His tour of duty lasted but a year, after which he was sent home to be repatriated, mainly because he had contracted rheumatism and pleurisy.


The hot, arid clime of the desert land was not at-all agreeable to his delicate disposition.
At least, such were the reasons given, but I would rather interpret his illness from a psychosomatic standpoint.
The strict and unrelenting discipline demanded by the military directly reacted with his rebellious nature, causing the diseases to develop in him more likely by reflection and mental indulgence.
The life of the military with all its regulations could have brought about such diseases in the boy, to whom any form of compulsion or coerced action was always repulsive.
Tomi today is still afflicted with rheumatism so severe that at times he is hardly able to move his arms.


His stay in Algeria did have a good side to it: It brought him new and unusual experiences --- the red moon setting beyond the limits of the desert, the stars twinkling in the great and lucid sky would have done much to create in him the urge to write poetry.
Although I have not seen any of the poems written by Tomi.
I can easily imagine that his period of confinement, so to speak, in Algeria contributed to his poetical writings.

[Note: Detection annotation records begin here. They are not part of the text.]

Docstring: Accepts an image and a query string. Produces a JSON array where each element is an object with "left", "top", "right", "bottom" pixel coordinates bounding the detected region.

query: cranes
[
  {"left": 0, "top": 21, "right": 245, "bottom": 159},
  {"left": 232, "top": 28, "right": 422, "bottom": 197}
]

I can imagine that some of his poems were actually the prototypes for his later fairy tales, such as The Moon man(1967), Rufus, the bat who loved beauty, and Crictor(1957), the stunning snake.
Other poems have been restyled or revived, and appear in his critical and ironical books, like The Underground Sketchbook(1964) and The Party(1966).


It seems to me that Tomi thinks all experience should be fully exploited.
And I believe that Tomi finally decided to become a painter after he was discharged from military service.


The two paintings which the Schmidt now have were probably turned out by Tomi after his release from the service.
They have not the slightest trace of the immaturity or puerility of a youthful mind.
Their mature mastery makes me feel sure that they are works produced after Tomi came out of Algeria.


One of the paintings reveals the fertile imagination so characteristic of Tomi: the skeleton of a fish composed of grass leaves, streaked with fine lines and put upon a plate.
The other painting presents the sun shining over a plateau, with yellow as the basic color setting the mood such a sketch that might be found anywhere, but in this case so unmistakably that of Tomi with its singular air of feeling.
Tomi painted, when he was twenty-four, a monumental picture on the wall at a school gymnasium designed by Francois.


The mural painting on a school gymnasium in Strasbourg which Tomi painted at the age of 24 asked by Mr.Schmidt.


The chance to paint that came as a result of the high opinion in which he was held by Francois, his brother's father-in-law.
As Francois knew it would, the painting drew great popular acclaim; and Tomi, encouraged by the first heady rush of success, became all the more confident of his ability.
At that particular time, more so than at any other, Tomi seemed to have made up his mind that his natural ability would best be put in the direction of painting.
Since he was then already twenty-four years old, the decision was by no means premature.